Selon ce témoignage interne, Delcat Idengo aurait été abattu le 13 février 2025. Magloire Paluku aurait également trouvé la mort dans des circonstances similaires. Le cadre affirme que la même arme aurait été utilisée pour les deux victimes et soutient que les attaques visaient des civils qu’il qualifie « d’innocents et inoffensifs ».
L’auteur des accusations dénonce par ailleurs des pratiques d’enlèvements, d’arrestations arbitraires et de séquestration dans les territoires contrôlés par l’AFC/M23. Il affirme que son propre frère aurait été enlevé à Kalehe le 3 novembre 2025 et resterait introuvable à ce jour.
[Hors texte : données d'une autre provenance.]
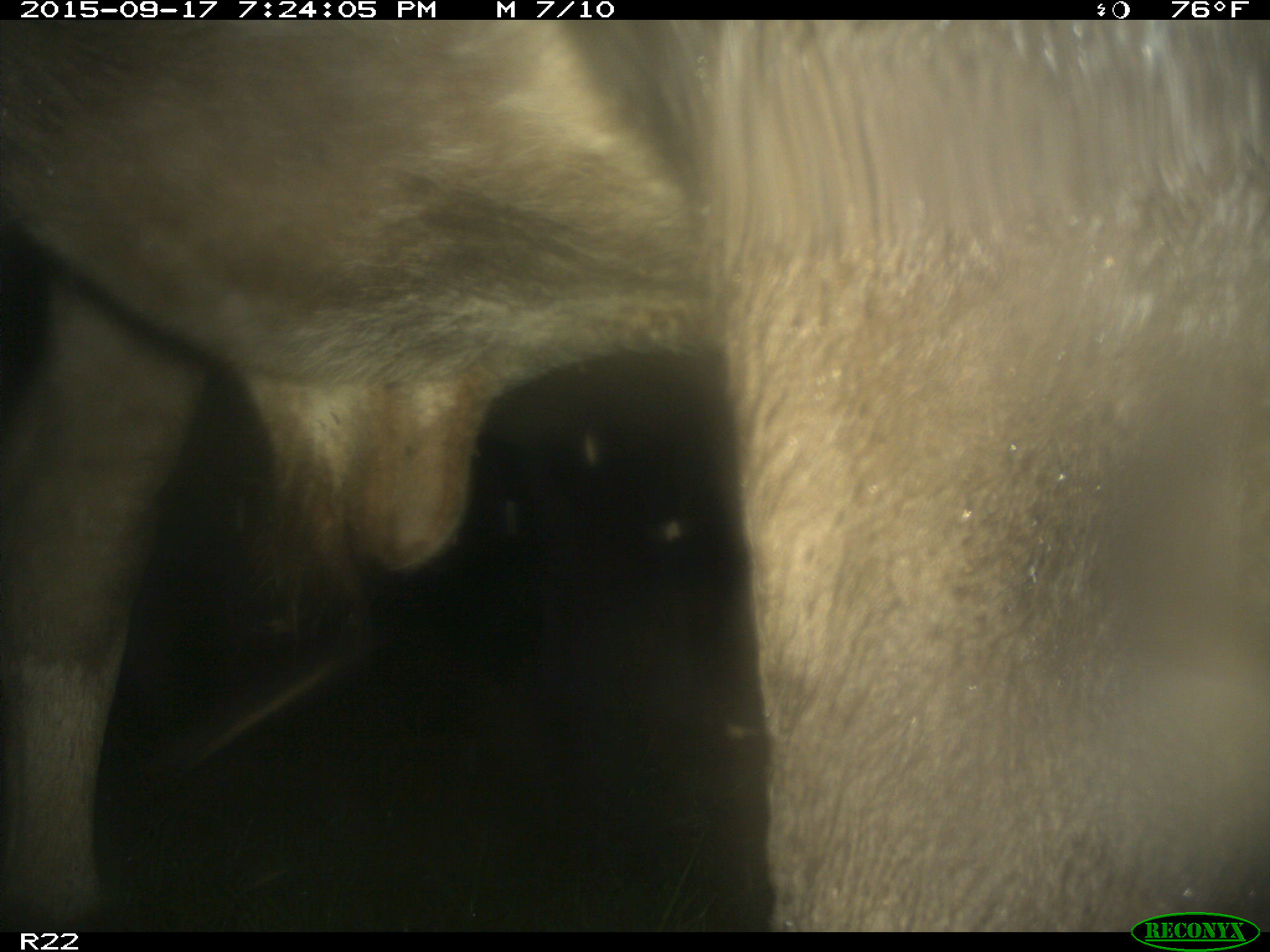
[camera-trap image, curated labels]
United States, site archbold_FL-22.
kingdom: Animalia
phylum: Chordata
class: Mammalia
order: Artiodactyla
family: Bovidae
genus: Bos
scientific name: Bos taurus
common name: domestic cow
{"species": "Bos taurus (domestic cow)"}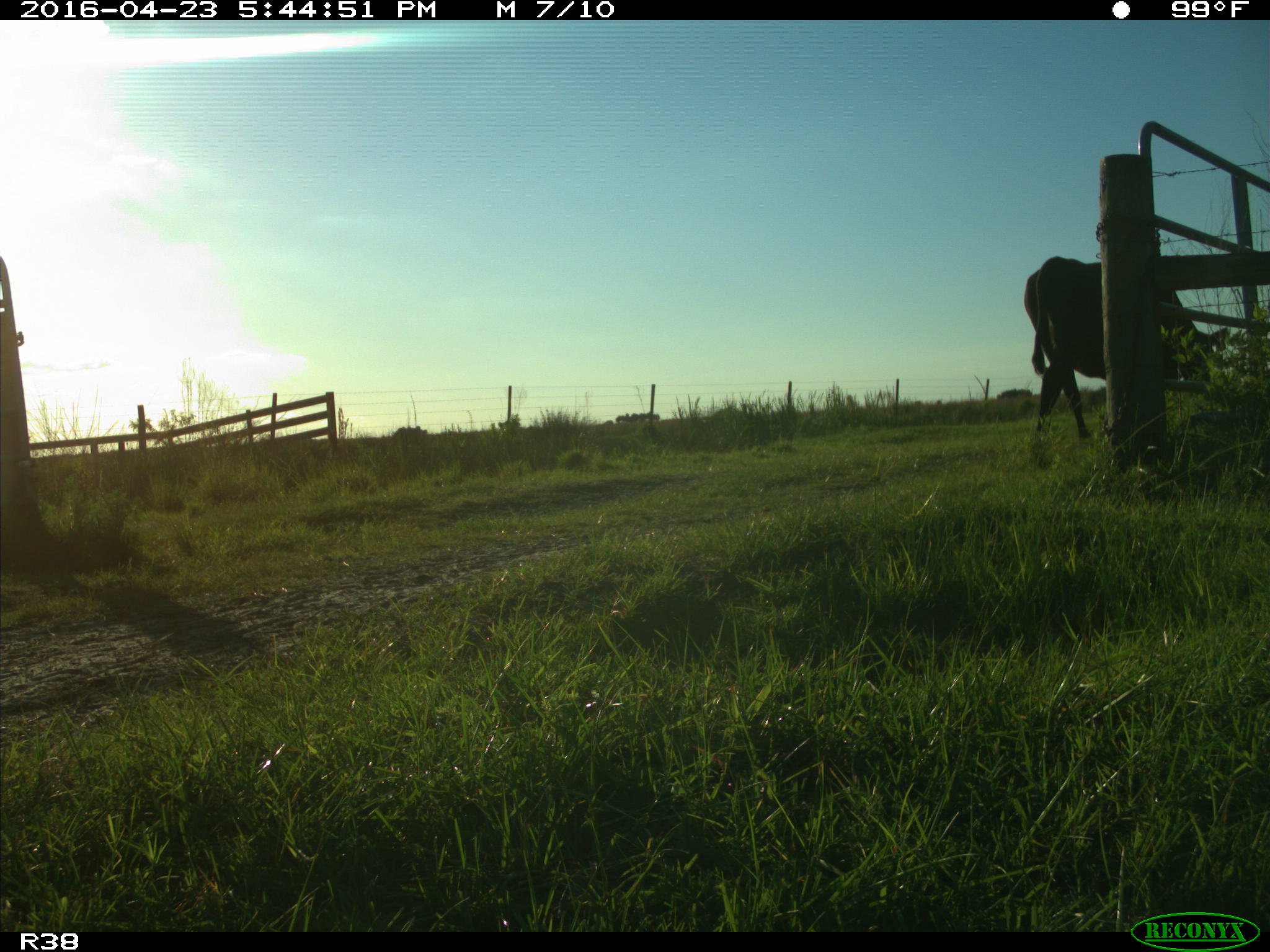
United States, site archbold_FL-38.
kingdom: Animalia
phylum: Chordata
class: Mammalia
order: Artiodactyla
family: Bovidae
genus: Bos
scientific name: Bos taurus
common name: domestic cow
Bos taurus (domestic cow).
Dans sa déclaration, il appelle les officiers qu’il qualifie de « courageux » au sein du mouvement à procéder à l’arrestation immédiate du colonel Nzenze et à le remettre « entre les mains de la justice opérationnelle ». Il accuse également ce dernier d’utiliser des fonds détournés pour manipuler l’opinion publique et détourner l’attention des responsabilités qu’il lui impute, le qualifiant d’« imposteur ».
Ces accusations traduisent des tensions internes apparentes au sein du M23 et soulèvent de nouvelles interrogations sur la situation sécuritaire et le respect des droits des populations civiles dans les zones sous contrôle rebelle. À ce stade, aucune confirmation indépendante n’a permis de vérifier ces allégations. Le M23 n’a pas encore réagi officiellement à ces déclarations.
Les familles des victimes ainsi que des organisations de défense des droits humains appellent à l’ouverture d’enquêtes indépendantes afin d’établir les responsabilités dans ces décès, dans un contexte où la situation sécuritaire demeure fragile dans l’est du pays.